As data volumes increase in all industries and the challenges of data management continue to grow; we look for places to store our increasing data hoard and inevitably the subject of archiving and tape comes up.
It is the cheapest place to archive data by some way; my calculations currently give it a four-year cost something in the region of five-six times cheaper than the cheapest commercial disk alternative . However tape’s biggest advantage is almost its biggest problem; it is considered to be cheap and hence for some reason no-one factors in the long-term costs.
Archives by their nature live for a long-time; more and more companies are talking about archives which will grow and exist forever. And as companies no longer seem to be able to categorise data into data to keep and data not to keep; exponential data-growth and generally bad data-management; multi-year, multi-petabyte archives will eventually become the norm for many.
This could spell the death for the tape-archive as it stands or it will necessitate some significant changes in both user and vendor behaviour. A ten year archive will see at least four refreshes of the LTO standard on average; this means that your latest tape technology will not be able to read your oldest tapes. It is also likely that you are looking at some kind of extended maintenance and associated costs for your oldest tape-drives; they will certainly be End of Support Life. Media may be certified for 30 years; drives aren’t.
Migration will become a way of life for these archives and it is this that will be a major challenge for storage teams and anyone maintaining an archive at scale.
It currently takes 88 days to migrate a petabyte of data from LTO5-to-LTO6; this assumes 24×7, no drive issues, no media issues and a pair of drives to migrate the data. You will also be loading about 500 tapes and unloading about 500 tapes. You can cut this time by putting in more drives but your costs will soon start escalate as SAN ports, servers and periphery infrastructure mounts up.
And then all you need is for someone to recall the data whilst you are trying migrate it; 88 days is extremely optimistic.
Of course a petabyte seems an awful lot of data but archives of a petabyte+ are becoming less uncommon.
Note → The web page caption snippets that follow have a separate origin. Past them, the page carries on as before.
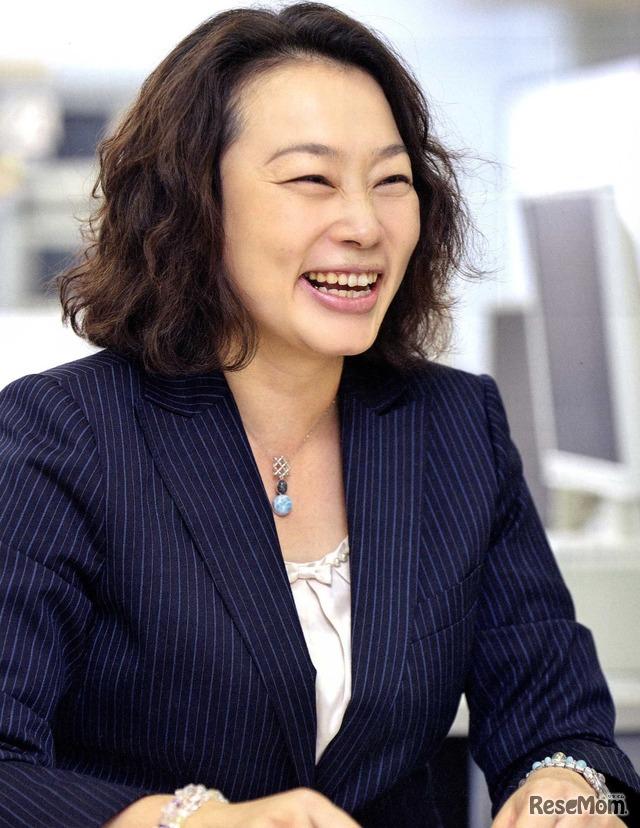 情報科を担当する須藤祥代先生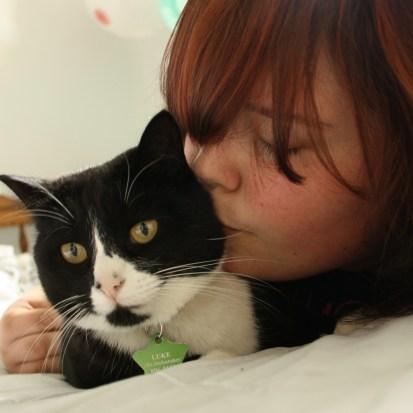 My kitty kat, Luke.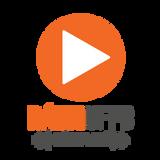radioufpb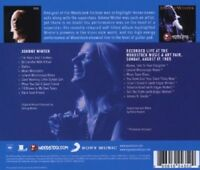 JOHNNY WINTER - THE WOODSTOCK EXPERIENCE   2 CD NEW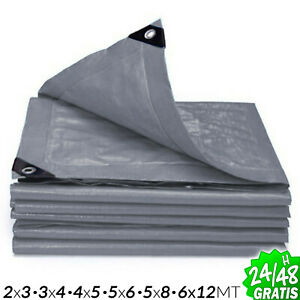 Awning Canvas Cover Protector Polyethylene Waterproof Reinforced Original DIY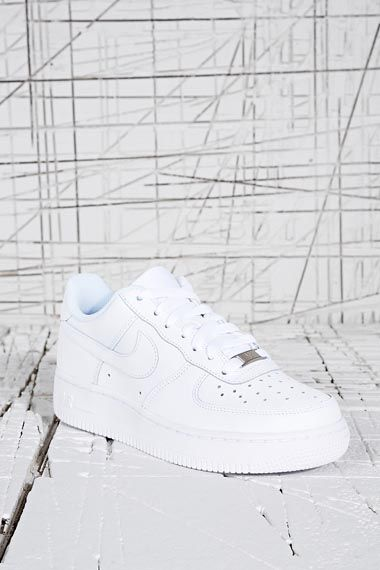 Nike Air Force 1 Low Trainers in White at Urban Outfitters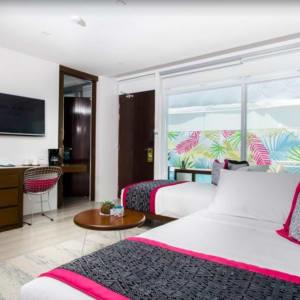 Coast Boracay:  One Bedroom Suite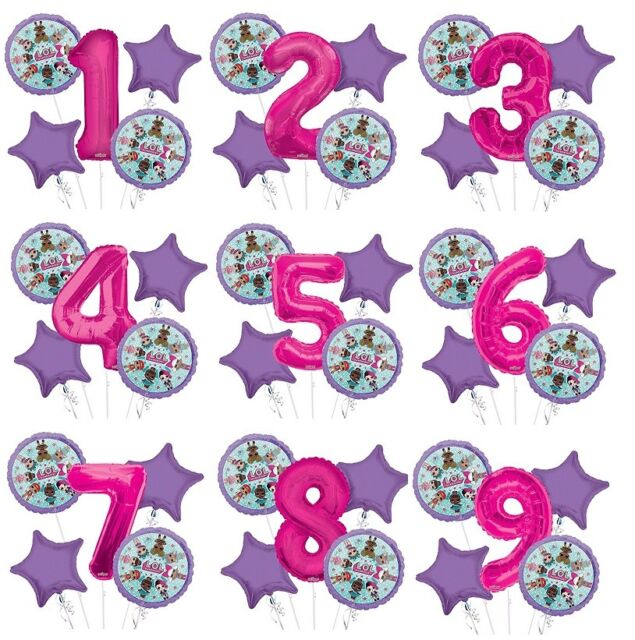 NEW Brilliant 21st Happy Birthday Balloon Bouquet Party Supplies Decoration ~5pc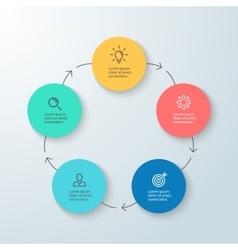Business infographics minimalistic diagram chart vector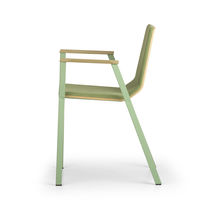 Contemporary visitor chair / fabric / wooden / with armrests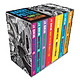 Harry Potter Boxed Set: The Complete Collection (Adult Paperback) (English Book)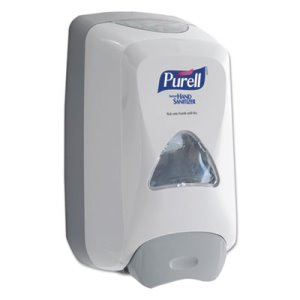 Purell FMX-12 Foaming Hand Sanitizer Dispenser, White/Gray (GOJ 5120-06)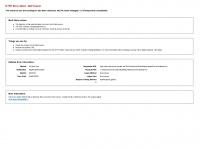 interactive-studios.net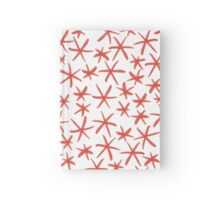 simple red star pattern Hardcover Journal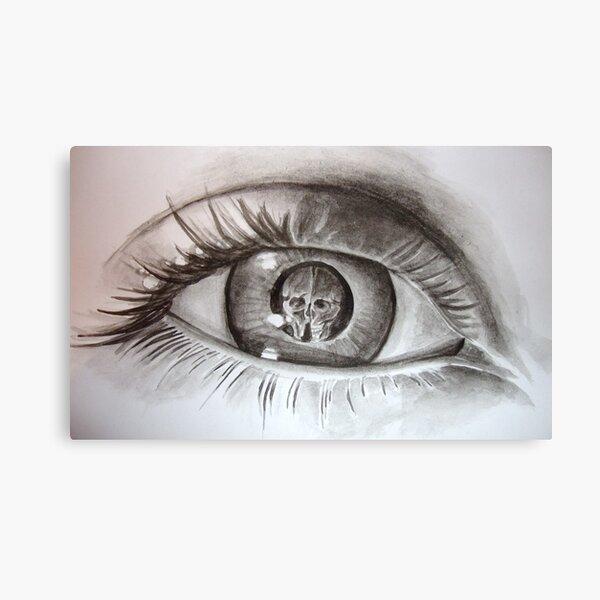 escher eye. Canvas Print
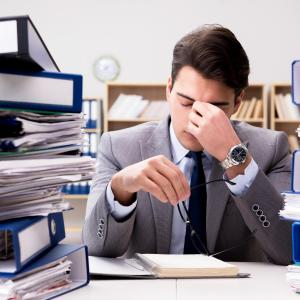 Long working hours may increase risk of AF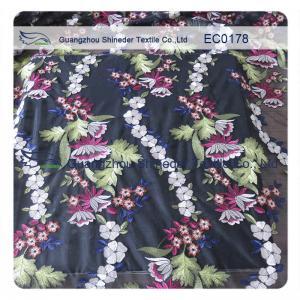 Coast Multi - Color Floral Lace Fabric Cotton Lace Trim For Wedding Dress Manufactures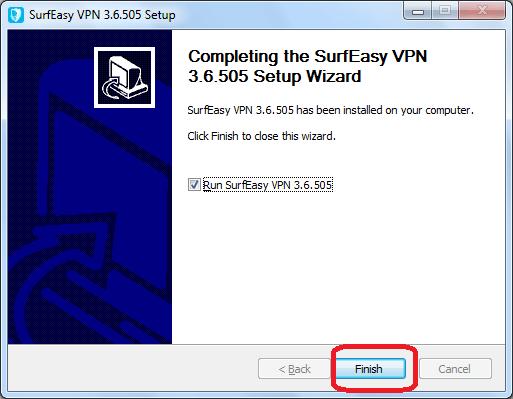 Окончание установки SurfEasy VPN в Opera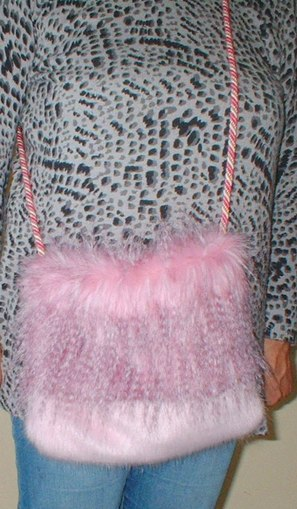 Pretty in Pink and Raspberry Cream Faux Fur Shoulder Bag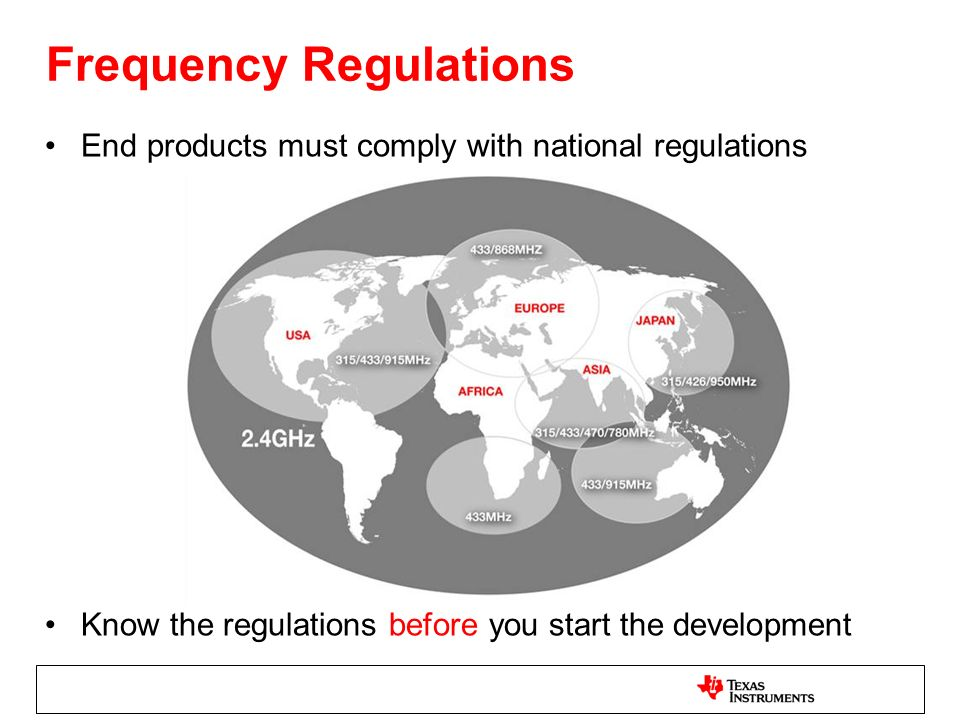 Frequency Regulations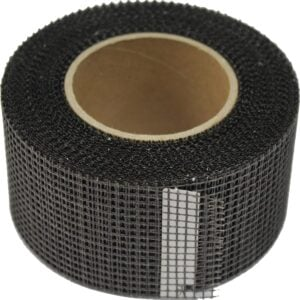 Cement Board Tape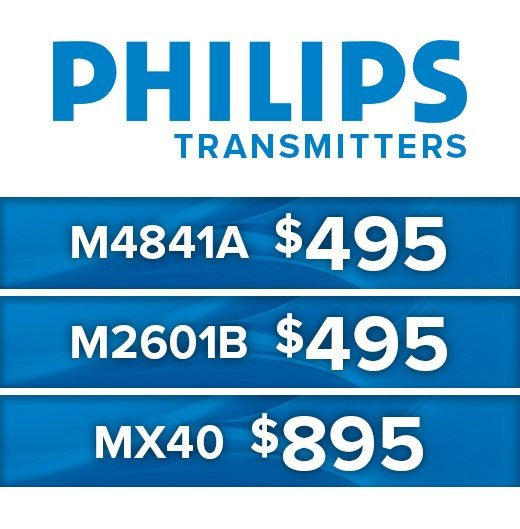 Philips Transmitters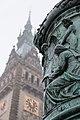 Hamburg-009 (16008932748).jpg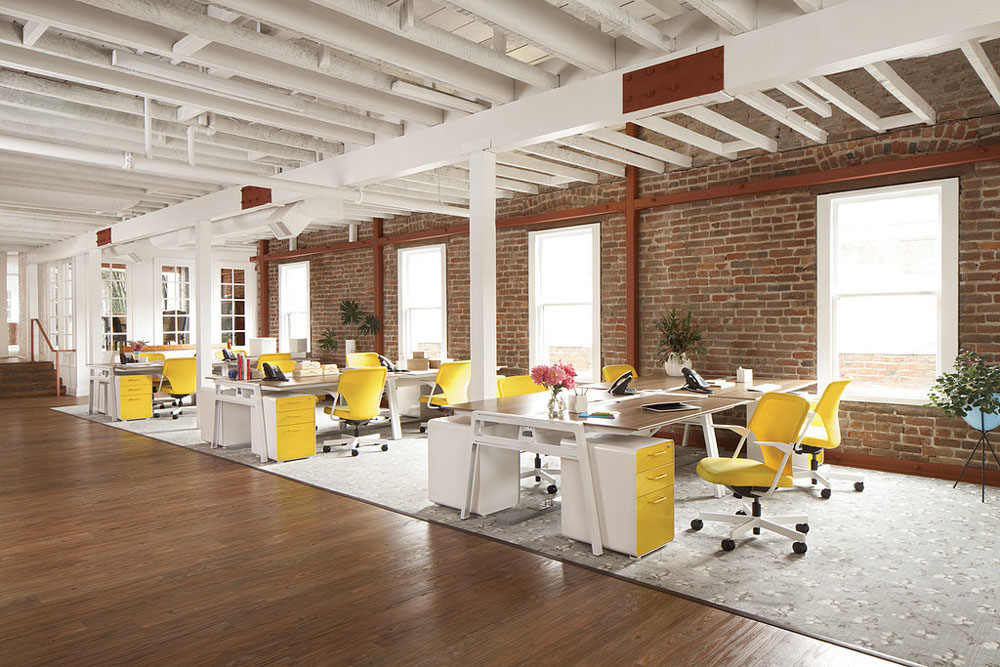Perfect Collect This Idea Fashionable Office Design For Grow Marketing By Designer  Josef Medellin (3)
The vendors are pushing the value of data; so no-one wants to delete what is a potentially valuable asset. In fact, working out the value of individual datum is extremely hard and hence we tend to place the same value on every byte archived.
So although tape might be the only economical place to store data today but as data volumes grow; it becomes less viable as long-term archive unless it is a write-once, read-never (and I mean never) archive…if that is the case, perhaps in Unix parlance, /dev/null is the only sensible place for your data.
But if you think your data has value or more importantly your C-levels think that your data has value; there’s a serious discussion to be had…before the situation gets out of hand. Just remember, any data migration which takes longer than a year will most likely fail.